--- TESTO FORNITO ---
----
Mentre Trump è assediato da tutti i lati contro il ritiro dalla Siria, secondo alcune stime l’Isis potrebbe riprendere piede in 6-12 mesi

“Ho ereditato un disastro totale in Siria e in Afghanistan, guerre senza fine di spese illimitate e morte”, ha twittato il presidente Trump venerdì scorso. E a seguire, riaffermando la sua decisione di ritirare le truppe statunitensi, ha scritto: “Durante la mia campagna ho detto, molto fortemente, che queste guerre devono finalmente finire. Presto avremo distrutto il 100 per cento del califfato. È giunto il momento di iniziare a tornare a casa”, è questo l’ultimo tweet di Trump mentre Msnbc, Fox e Cnn non mancano costantemente di dire che non bisogna ritirarsi. Per contro, la maggioranza dei cittadini statunitensi si è dichiarata favorevole al ritiro.

Proprio per questi segnali contrastanti, il tweet presidenziale è alla fine il miglior segnale per verificare la direzione della politica Usa in Medio oriente, anche in considerazione dei vari messaggi contraddittori lanciati dal consigliere per la Sicurezza nazionale Bolton e il segretario di Stato americano Pompeo.
----
--- INFORMAZIONI ESTRATTE ---
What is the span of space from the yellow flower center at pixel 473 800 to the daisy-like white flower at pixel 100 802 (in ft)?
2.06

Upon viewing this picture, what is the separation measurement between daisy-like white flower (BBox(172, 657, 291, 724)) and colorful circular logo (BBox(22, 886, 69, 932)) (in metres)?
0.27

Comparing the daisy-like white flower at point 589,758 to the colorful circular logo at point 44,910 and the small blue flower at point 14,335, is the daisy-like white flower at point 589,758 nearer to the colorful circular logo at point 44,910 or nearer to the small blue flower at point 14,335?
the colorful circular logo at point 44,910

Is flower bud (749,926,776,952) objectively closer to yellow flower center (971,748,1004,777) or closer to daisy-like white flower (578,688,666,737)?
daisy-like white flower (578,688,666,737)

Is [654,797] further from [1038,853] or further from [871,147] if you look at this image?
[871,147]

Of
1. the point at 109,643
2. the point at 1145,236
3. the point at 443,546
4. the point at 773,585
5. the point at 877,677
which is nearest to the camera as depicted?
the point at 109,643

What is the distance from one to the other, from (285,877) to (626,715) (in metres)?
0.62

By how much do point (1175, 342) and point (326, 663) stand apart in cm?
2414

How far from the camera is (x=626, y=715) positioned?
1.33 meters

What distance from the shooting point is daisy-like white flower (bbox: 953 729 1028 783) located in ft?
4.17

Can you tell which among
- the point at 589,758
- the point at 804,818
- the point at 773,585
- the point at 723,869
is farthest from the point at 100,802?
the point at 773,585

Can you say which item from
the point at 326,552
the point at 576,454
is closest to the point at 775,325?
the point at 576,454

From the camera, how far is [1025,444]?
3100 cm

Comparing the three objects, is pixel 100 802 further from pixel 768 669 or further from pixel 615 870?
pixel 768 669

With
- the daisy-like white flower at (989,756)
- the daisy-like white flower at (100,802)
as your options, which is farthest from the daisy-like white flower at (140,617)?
----
--- ELENCO COMPITI ---
1. Rispondi alle seguenti domande sul testo relativo al ritiro dalla Siria:
(a) Secondo alcune stime, entro quanti mesi l'Isis potrebbe riprendere piede?
(b) In quali due paesi Trump afferma di aver ereditato un "disastro totale"?
(c) Quali incarichi ricoprono Bolton e Pompeo?
2. Elenca tutte le emittenti televisive citate nel testo sul ritiro dalla Siria.
3. Prosegui l'articolo sul ritiro delle truppe statunitensi dalla Siria a partire dall'ultima frase.

--- RISPOSTE PER COMPITO ---
1.
(a) In 6-12 mesi.
(b) In Siria e in Afghanistan.
(c) Bolton è consigliere per la Sicurezza nazionale, Pompeo è segretario di Stato americano.

2. Msnbc, Fox, Cnn

3.
Quindi non ci resta che esaminare la situazione a partire dal tweet di Trump. In proposito, è interessante notare come il presidente americano – dicendo “ho ereditato un disastro totale in Siria e in Afghanistan, guerre senza fine di spese illimitate e morte” – metta sullo stesso piano Siria e Afganistan, cercando di vendere entrambe le situazioni come vittime di sé stesse, di propri conflitti endogeni. Questo è evidentemente sbagliato. Anche se è la percezione della maggior parte degli americani, sono situazioni molto diverse tra loro: è abbastanza irritante che i talebani distruttori delle statue dei Budda del Bamiyan siano considerati alla stregua del governo siriano che ha fatto di tutto per preservare e valorizzare la propria civiltà secolare, le minoranze e la laicità dello Stato (come riconosciuto dal presidente Napolitano nel 2010 durante la sua visita di Stato in Siria).

Sono comunque cose che forse consapevolmente Trump dice per tirare un colpo al cerchio ed un colpo alla botte, ovvero non offendere troppo gli ideatori di questi disastri che, per la maggior parte, sono ancora in sella. Comunque, questo infelice passaggio è solo un corollario: l’importante è la persistenza di Trump sul ritiro, che è “oro” rispetto alla prospettiva di una permanenza di occupazione senza fine.

Il succo del messaggio è infatti che – nonostante le pressioni contrarie presenti nella sua amministrazione – Trump voglia realmente portare a termine la sua decisione di lasciare la Siria, ovvero di rinunciare alla polverizzazione di questo paese.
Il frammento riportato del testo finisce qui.